**Brief:** The answer must restate every record word for word.
..........
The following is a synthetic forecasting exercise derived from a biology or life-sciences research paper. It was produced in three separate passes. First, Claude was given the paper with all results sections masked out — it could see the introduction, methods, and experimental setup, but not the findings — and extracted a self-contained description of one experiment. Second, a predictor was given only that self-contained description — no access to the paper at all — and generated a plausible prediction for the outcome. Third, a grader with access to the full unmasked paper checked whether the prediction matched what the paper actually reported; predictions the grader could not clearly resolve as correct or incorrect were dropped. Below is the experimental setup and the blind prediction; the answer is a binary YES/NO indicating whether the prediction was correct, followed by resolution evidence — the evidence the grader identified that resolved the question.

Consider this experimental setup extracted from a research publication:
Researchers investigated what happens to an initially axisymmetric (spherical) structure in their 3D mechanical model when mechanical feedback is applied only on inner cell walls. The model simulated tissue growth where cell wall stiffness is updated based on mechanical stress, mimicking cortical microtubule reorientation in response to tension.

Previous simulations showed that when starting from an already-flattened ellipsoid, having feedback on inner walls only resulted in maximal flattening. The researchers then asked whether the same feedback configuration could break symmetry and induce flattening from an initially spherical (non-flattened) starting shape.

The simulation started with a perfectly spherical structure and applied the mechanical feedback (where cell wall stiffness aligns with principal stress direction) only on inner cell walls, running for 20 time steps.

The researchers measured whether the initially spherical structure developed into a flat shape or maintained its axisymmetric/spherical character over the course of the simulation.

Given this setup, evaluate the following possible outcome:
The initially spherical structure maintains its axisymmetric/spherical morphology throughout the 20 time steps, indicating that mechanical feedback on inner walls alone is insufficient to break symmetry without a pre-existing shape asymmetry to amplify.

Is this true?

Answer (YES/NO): YES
..........
**Exercise solution:**
The following is a synthetic forecasting exercise derived from a biology or life-sciences research paper. It was produced in three separate passes. First, Claude was given the paper with all results sections masked out — it could see the introduction, methods, and experimental setup, but not the findings — and extracted a self-contained description of one experiment. Second, a predictor was given only that self-contained description — no access to the paper at all — and generated a plausible prediction for the outcome. Third, a grader with access to the full unmasked paper checked whether the prediction matched what the paper actually reported; predictions the grader could not clearly resolve as correct or incorrect were dropped. Below is the experimental setup and the blind prediction; the answer is a binary YES/NO indicating whether the prediction was correct, followed by resolution evidence — the evidence the grader identified that resolved the question.

Consider this experimental setup extracted from a research publication:
Researchers investigated what happens to an initially axisymmetric (spherical) structure in their 3D mechanical model when mechanical feedback is applied only on inner cell walls. The model simulated tissue growth where cell wall stiffness is updated based on mechanical stress, mimicking cortical microtubule reorientation in response to tension.

Previous simulations showed that when starting from an already-flattened ellipsoid, having feedback on inner walls only resulted in maximal flattening. The researchers then asked whether the same feedback configuration could break symmetry and induce flattening from an initially spherical (non-flattened) starting shape.

The simulation started with a perfectly spherical structure and applied the mechanical feedback (where cell wall stiffness aligns with principal stress direction) only on inner cell walls, running for 20 time steps.

The researchers measured whether the initially spherical structure developed into a flat shape or maintained its axisymmetric/spherical character over the course of the simulation.

Given this setup, evaluate the following possible outcome:
The initially spherical structure maintains its axisymmetric/spherical morphology throughout the 20 time steps, indicating that mechanical feedback on inner walls alone is insufficient to break symmetry without a pre-existing shape asymmetry to amplify.

Is this true?

Answer (YES/NO): YES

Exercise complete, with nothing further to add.